For context, a sustained blood pressure increase of 6 mmHg systolic is not trivial, particularly for anyone already managing hypertension or borderline blood pressure.
Dosage Ranges in Research
Clinical studies have used p-synephrine doses ranging from 6 mg to 214 mg per day, but the commonly studied range is 25 to 100 mg daily. The French food safety authority (ANSES) has recommended that synephrine intake from supplements stay below 20 mg per day and specifically warned against combining synephrine with caffeine. Many commercial products pair the two ingredients, which is worth noting if you’re checking labels.
Drug Interactions Worth Knowing
Bitter orange is closely related to grapefruit, and like grapefruit, it can affect how your body processes certain medications. Research in animals suggests bitter orange may speed up the activity of two liver enzyme pathways (CYP1A2 and CYP3A4) that metabolize a wide range of common drugs, including some blood thinners, antibiotics, heart medications, and psychiatric drugs. If bitter orange induces these enzymes, medications processed through those pathways could be cleared from your body faster than intended, potentially reducing their effectiveness. Drugs with a narrow therapeutic window, where a small change in blood levels matters, pose the greatest concern.
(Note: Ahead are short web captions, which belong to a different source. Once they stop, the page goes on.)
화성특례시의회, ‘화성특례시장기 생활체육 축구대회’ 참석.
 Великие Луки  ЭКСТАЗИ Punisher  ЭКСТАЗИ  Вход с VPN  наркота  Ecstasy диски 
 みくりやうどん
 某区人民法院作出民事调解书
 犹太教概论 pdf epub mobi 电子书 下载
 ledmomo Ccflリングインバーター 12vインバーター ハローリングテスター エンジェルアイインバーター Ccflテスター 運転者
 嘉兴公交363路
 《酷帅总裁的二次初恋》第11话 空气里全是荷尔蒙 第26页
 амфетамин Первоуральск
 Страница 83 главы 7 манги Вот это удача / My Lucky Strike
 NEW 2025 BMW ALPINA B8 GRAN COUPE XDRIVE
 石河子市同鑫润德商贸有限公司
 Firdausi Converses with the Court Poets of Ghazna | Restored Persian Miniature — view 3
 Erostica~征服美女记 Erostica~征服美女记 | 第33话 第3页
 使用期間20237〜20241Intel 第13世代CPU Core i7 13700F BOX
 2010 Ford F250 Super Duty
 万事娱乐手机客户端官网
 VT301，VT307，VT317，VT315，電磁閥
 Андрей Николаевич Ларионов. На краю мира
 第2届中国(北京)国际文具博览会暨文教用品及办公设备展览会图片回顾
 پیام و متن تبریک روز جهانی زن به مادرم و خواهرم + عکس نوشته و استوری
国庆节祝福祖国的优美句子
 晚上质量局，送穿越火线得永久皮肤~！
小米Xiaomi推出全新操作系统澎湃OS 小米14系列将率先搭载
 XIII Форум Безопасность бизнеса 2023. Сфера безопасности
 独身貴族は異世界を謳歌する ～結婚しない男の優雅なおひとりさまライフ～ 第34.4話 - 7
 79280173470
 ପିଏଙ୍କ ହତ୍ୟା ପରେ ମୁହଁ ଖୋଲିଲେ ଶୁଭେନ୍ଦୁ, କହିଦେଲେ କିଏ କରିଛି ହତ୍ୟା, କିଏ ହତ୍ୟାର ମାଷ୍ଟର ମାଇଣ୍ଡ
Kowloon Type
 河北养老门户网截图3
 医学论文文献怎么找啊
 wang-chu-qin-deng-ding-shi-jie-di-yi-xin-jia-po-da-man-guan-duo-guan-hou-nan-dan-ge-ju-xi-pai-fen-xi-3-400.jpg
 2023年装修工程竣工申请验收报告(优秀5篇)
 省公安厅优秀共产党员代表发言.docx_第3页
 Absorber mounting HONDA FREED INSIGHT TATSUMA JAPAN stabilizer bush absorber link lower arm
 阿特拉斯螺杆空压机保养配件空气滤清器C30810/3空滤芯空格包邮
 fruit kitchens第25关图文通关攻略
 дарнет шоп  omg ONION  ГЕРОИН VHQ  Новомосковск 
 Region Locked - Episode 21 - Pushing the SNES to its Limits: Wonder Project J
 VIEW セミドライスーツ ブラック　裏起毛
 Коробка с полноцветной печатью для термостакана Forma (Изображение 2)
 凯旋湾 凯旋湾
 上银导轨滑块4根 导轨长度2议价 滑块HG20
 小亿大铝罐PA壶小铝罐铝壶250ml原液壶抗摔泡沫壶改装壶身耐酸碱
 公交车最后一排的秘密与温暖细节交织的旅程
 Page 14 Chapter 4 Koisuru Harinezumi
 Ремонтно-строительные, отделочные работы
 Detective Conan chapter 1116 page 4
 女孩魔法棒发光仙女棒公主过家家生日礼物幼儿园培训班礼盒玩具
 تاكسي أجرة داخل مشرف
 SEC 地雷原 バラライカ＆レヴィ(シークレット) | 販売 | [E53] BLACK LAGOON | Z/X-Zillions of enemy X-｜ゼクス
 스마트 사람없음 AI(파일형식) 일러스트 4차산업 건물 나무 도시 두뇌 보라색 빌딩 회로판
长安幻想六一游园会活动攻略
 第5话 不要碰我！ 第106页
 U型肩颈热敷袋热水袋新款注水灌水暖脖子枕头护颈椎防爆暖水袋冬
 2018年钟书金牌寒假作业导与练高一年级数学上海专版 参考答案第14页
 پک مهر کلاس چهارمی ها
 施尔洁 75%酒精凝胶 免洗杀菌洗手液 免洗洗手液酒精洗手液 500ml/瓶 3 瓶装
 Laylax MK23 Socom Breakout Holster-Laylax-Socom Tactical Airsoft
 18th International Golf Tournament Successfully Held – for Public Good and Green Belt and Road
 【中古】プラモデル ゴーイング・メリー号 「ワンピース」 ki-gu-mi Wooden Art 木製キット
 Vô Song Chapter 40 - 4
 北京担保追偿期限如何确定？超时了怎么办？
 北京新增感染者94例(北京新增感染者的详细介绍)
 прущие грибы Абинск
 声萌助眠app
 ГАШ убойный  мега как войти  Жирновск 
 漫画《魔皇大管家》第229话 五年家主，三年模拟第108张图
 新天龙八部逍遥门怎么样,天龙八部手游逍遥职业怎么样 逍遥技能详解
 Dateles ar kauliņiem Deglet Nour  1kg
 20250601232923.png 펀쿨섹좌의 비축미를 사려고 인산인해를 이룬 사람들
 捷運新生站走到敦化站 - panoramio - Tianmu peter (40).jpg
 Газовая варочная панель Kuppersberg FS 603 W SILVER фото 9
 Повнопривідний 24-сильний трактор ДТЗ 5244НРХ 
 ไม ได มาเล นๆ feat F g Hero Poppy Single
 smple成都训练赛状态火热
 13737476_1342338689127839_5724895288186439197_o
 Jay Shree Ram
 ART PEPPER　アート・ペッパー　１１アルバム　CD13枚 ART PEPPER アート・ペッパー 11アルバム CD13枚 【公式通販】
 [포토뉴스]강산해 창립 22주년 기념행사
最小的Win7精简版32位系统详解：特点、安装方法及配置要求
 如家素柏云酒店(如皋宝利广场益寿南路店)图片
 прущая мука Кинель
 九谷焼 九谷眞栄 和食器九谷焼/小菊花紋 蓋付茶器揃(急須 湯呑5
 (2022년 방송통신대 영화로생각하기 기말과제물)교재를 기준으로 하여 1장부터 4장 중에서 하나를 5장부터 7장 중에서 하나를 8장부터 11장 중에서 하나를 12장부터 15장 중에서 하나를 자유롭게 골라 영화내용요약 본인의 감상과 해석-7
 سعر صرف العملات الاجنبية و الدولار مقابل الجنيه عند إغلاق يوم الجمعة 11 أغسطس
Regulatory and Athletic Status
P-synephrine is legal in dietary supplements in the United States. The FDA has not banned it, though some related compounds like methylsynephrine are not permitted in supplements. The World Anti-Doping Agency (WADA) does not prohibit synephrine either. It is included on WADA’s 2026 Monitoring Program alongside caffeine and nicotine, meaning the agency is tracking its use patterns among athletes but does not consider it a banned substance.
This legal status is largely what fueled bitter orange’s rise after ephedra’s ban. Supplement manufacturers needed a replacement stimulant ingredient that could make similar thermogenic claims, and bitter orange filled that gap. Whether it delivers comparable results is another question entirely: the metabolic effects of p-synephrine are considerably milder than those of ephedrine, which is both its safety advantage and its performance limitation.